Kolkata: A residential school in Kalimpong in the Darjeeling hills is taking India’s emergence as a global outsourcing hub very seriously. Come end-August, classes will start at India’s first business process outsourcing (BPO) academy at Dr Graham’s Homes - a 107-year-old residential school.
The institution has tied up with HSBC Electronic Data Processing (Pvt.) Ltd, the BPO arm of the HSBC Group, service provider Acclaris Business Solutions Pvt. Ltd, a wholly-owned subsidiary of Tampa, Florida, based Acclaris Inc. and Databazaar India Ltd, the Indian subsidiary of Databazaar.com, which operates out of Miramar, Florida, to set up the academy on the school premises.
“The youngsters here are naturally outgoing and with a little bit of polishing up on their accent and technical skills, there is no stopping them,” says M.J. Robertson, who heads the board of Dr Graham’s Homes. “Moreover, even though all our students pass Class XII, getting into a good college is becoming increasingly difficult for some.”
It is to arm these youngsters with a professional qualification that Dr Graham’s decided to start what Robertson calls “colleges of tomorrow”.
The school has its share of volunteers and enthusiasts.
Spreading the net: BPO executives at the Convergys office in Gurgaon. With the industry witnessing high attrition rates and skyrocketing salaries, companies are looking at talent from Darjeeling, Sikkim and Bhutan.
D.K. Chaudhuri, the former CEO of Skytech Solutions, a global airline industry software and service supplier, who is on the board of Dr Graham’s, took a sabbatical from Skytech Solutions to teach in the school in February.
“That got me thinking. If we could train these bright youngsters, then the benefit would accrue both ways,” he says.
According to Chaudhuri, who has taken the task of coordinating the project, the BPO industry has three major challenges: the high cost of working out of cities such as Bangalore, Gurgaon and Hyderabad, high attrition rates, and skyrocketing salaries.
Chaudhuri firmly believes that it is time to “fan out”. The industry, he says, will benefit if it goes to where the raw material is, instead of the other way around. “In our industry, we are dependent on people, while the technology can be moved about,” he says.
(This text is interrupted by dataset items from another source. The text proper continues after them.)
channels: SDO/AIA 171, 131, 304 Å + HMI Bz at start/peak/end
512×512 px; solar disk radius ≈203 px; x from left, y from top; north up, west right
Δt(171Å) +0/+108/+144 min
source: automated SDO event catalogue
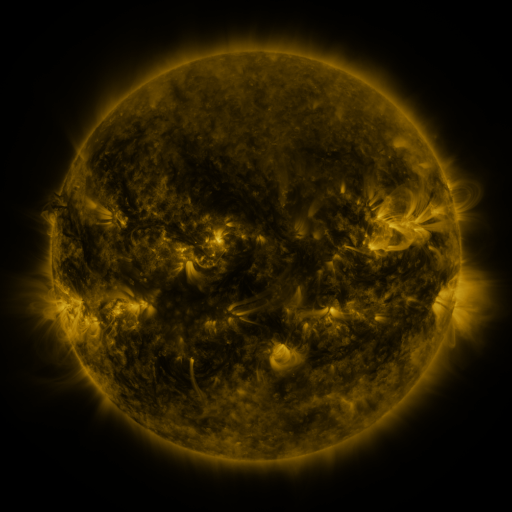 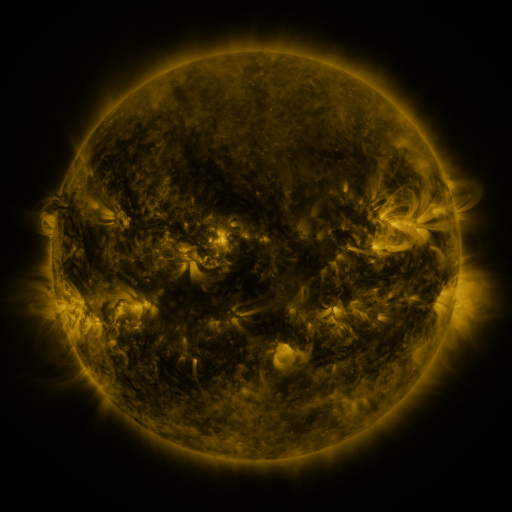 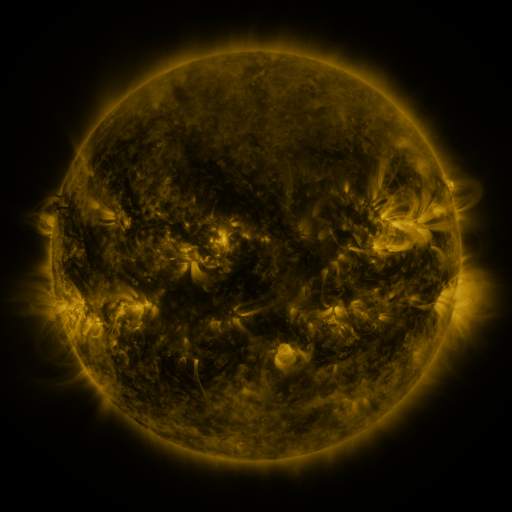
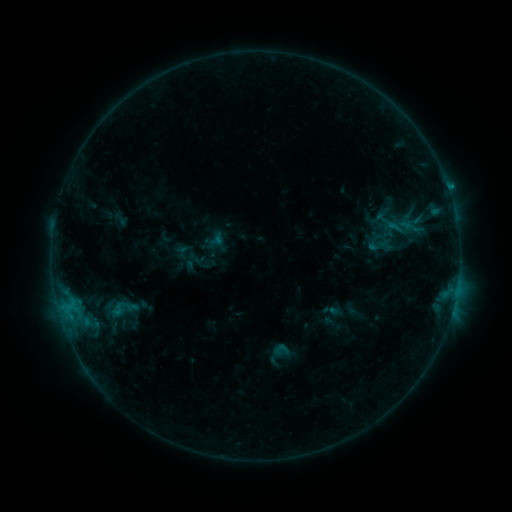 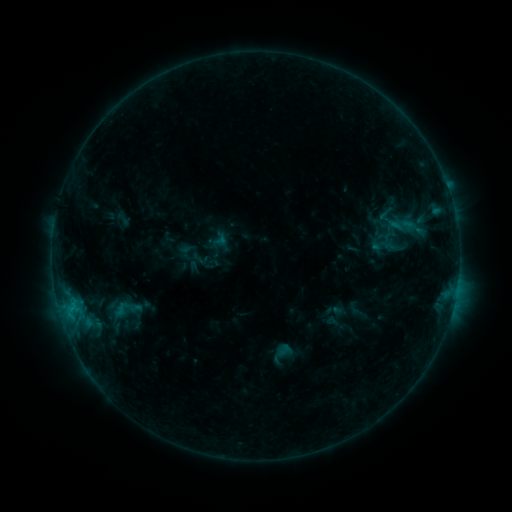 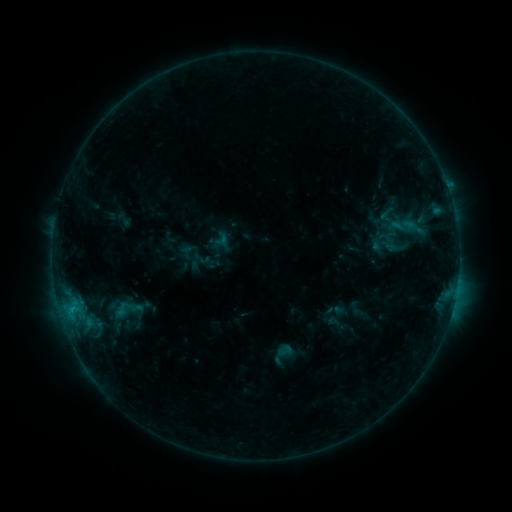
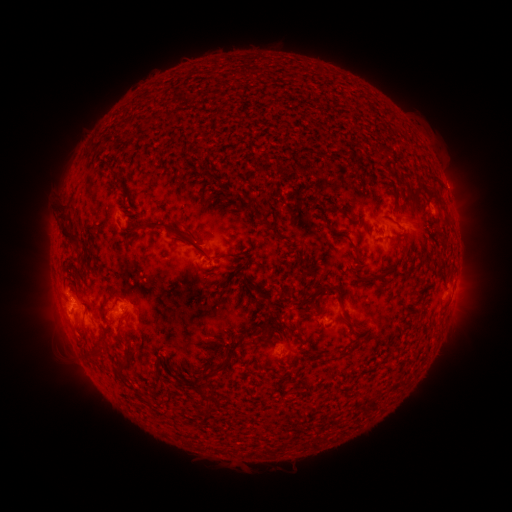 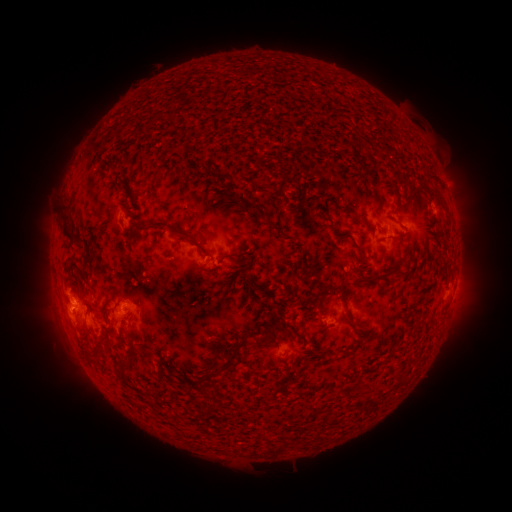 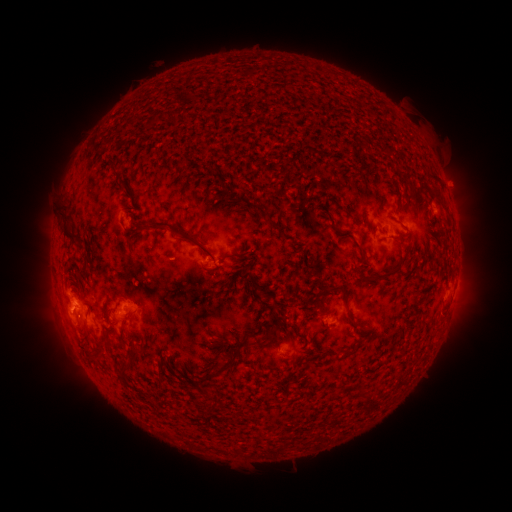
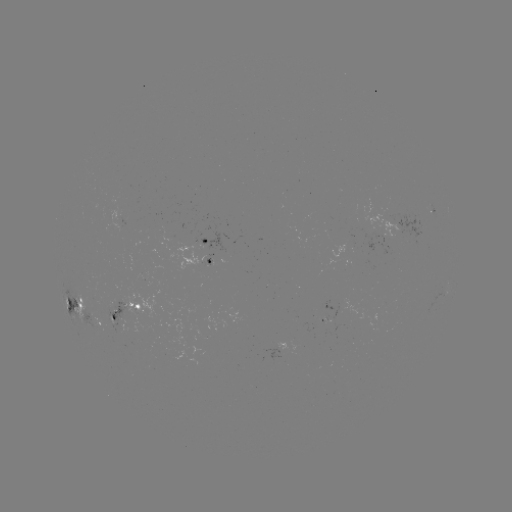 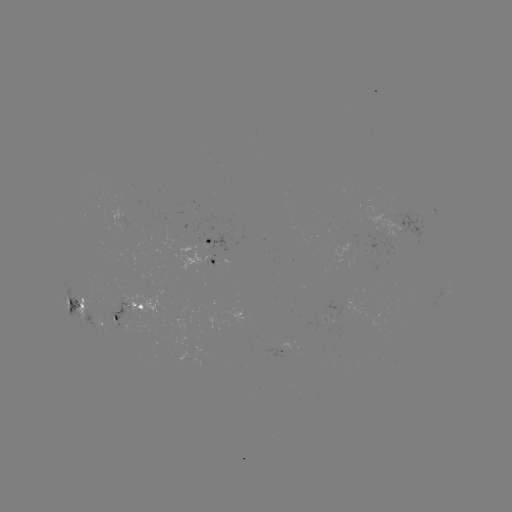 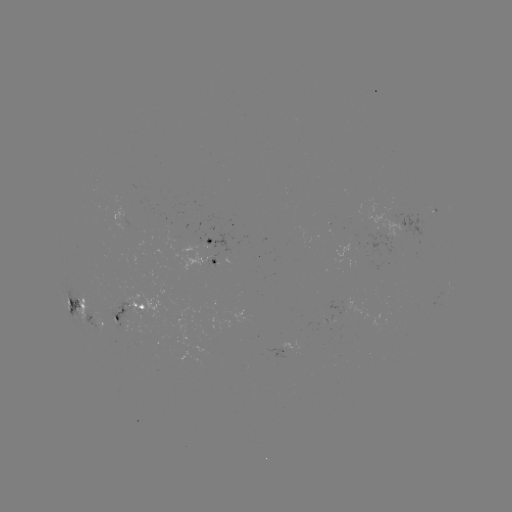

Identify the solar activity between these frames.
emerging-flux region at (216, 263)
Seconding this view is Acclaris managing director Kalyan Kar, who says: “Our technology model is so thin and portable that it can be taken anywhere where the infrastructure can be brought up to a certain level and this is true of most companies in the industry.”
Acclaris, which administers claims and reimbursements for its overseas clients, will provide instructors to the academy.
“Our instructors will teach the students the nitty-gritty of the financial processes involved in our area of work and other technical and analytical aspects,” says Kar. The company, which, like all three partners, will enjoy right of first refusal over the graduating students, is expected to hire “a good number of them”. “In fact, we will also sponsor some of the deserving students, who, in turn, will have to work for us for a fixed period of one or one-and-a-half years,” says Kar. They will get paid for the work, but will be tied to the firm.
“It makes sense for the BPO industry to go to the catchment areas,” says Shyama Prasad Mukerjee, managing director of Databazaar India Ltd. The company is pitching in by providing instructors, helping design the training syllabi and the services of a network administrator.
The course is for three months and the academy will initially offer three courses every year.
“This will be stepped up depending on the response,” says Robertson. The batch strength will be 60 to start with. The students won’t be restricted to Dr Graham’s Homes and are being drawn from the other subdivisions of the Darjeeling hills as also Sikkim and Bhutan. “However, our students wouldn’t have to pay the course fees,” says Robertson.
The fee for the course is expected to be between Rs15,000 and Rs20,000. However, with the school’s students not paying anything and Acclaris and Databazaar undertaking to “adopt” students, Chaudhuri feels as much as “70% of the students will be funded”.
The syllabus, drafted by HSBC along with the other two partners, will be a mix of both voice and non-voice training.
HSBC will undertake the voice training of the candidates. “Unlike other companies, we lay a lot of stress on a neutral accent and our agents stick to their original names,” says an HSBC official who did not wish to be identified. According to this official, HSBC will also undertake a module where it will acquaint the students with the sensitivities of the US and the UK.
“This module has been developed by us in association with the British Council and it just needs to be tweaked a bit to be applied in this academy,” says the official.
The company is also expected to put into place its patented psychometric testing systems to not only screen the applicants, but also gauge their progress.
However, HSBC was unwilling to commit whether it would hire any of the graduates. “It all depends on the processes that are under way at the time when these students come out of the academy and their suitability for those,” says the HSBC official, adding, “All things being constant, they will obviously be preferred over others.”
HSBC, like all the other companies involved in the project is providing the service free of cost. “We do have an interest in that we are creating for ourselves an employable pool from an area which has proven itself,” he says.
Apart from accent training, the students will also be taught the basics of computer literacy and various business processes such as credit cards and insurance policies.